Likewise, in the current study, we also observed that the RV MPI in the severe pressure-overload condition was decreased compared with that in the sham-treated animals and in the group with mild pressure overload. We also observed that decreased IRT and increased ejection time were associated with the severity of myocardial hypertrophy.

Another report has addressed a limitation of the RV MPI in assessing RV function. Yoshifuku et al. [27] reported that the RV MPI in severe RV infarction decreased or pseudo-normalized due to significant shortening of ICT and equalization of the end-diastolic RV and pulmonary artery pressure. They proposed that the MPI may not be useful for expressing global cardiac function when ICT, ejection time, and IRT are not determined by cardiac function. It is known that arrhythmia and respiration also can influence the changes in ICT, ejection time, and IRT [27].

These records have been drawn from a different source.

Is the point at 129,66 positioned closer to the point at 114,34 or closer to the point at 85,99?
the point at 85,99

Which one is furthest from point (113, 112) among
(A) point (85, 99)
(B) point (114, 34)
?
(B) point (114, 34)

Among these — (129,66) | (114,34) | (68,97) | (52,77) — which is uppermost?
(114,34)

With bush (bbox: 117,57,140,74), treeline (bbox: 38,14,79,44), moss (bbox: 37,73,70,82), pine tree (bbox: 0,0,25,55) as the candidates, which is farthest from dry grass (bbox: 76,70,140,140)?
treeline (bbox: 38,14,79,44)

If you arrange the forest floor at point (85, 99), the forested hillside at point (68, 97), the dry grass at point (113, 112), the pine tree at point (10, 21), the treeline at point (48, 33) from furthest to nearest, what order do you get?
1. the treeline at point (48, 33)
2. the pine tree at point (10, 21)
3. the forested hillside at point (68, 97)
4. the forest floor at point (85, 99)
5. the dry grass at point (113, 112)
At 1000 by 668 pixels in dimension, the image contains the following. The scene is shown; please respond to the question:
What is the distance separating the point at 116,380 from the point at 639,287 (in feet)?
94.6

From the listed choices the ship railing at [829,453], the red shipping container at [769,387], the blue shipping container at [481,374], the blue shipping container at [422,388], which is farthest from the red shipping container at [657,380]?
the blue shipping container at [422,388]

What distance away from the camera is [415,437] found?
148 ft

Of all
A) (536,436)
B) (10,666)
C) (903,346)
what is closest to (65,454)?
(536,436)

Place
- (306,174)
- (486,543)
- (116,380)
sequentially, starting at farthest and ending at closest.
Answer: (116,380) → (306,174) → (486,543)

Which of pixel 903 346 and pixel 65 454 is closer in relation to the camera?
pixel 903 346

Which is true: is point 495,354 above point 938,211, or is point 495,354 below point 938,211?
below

In our study, we observed no significant changes in the RVFAC, which is one of the parameters of RV systolic function. Therefore, the RV pressure overload induced by pulmonary artery banding did not induce the systolic dysfunction, and the RV adapted well to the severe pressure overload. However, RV diastolic dysfunction occurred in the severe pressure-overload condition, which was shown by the increased EDP in our study. Further studies investigating ventricular systolic and diastolic function in RV hypertrophy and fibrosis are warranted.

Conclusion

In this study, the RV MPI was decreased in rats with severe pressure-overload RV hypertrophy compared with that in rats with mild pressure-overload RV hypertrophy and sham animals. We also found that the severity of the RV hypertrophy was increased with the duration of pressure overload. Thus, we propose that RV hypertrophy contributes to the decreased RV MPI in the severe pressure-overload condition.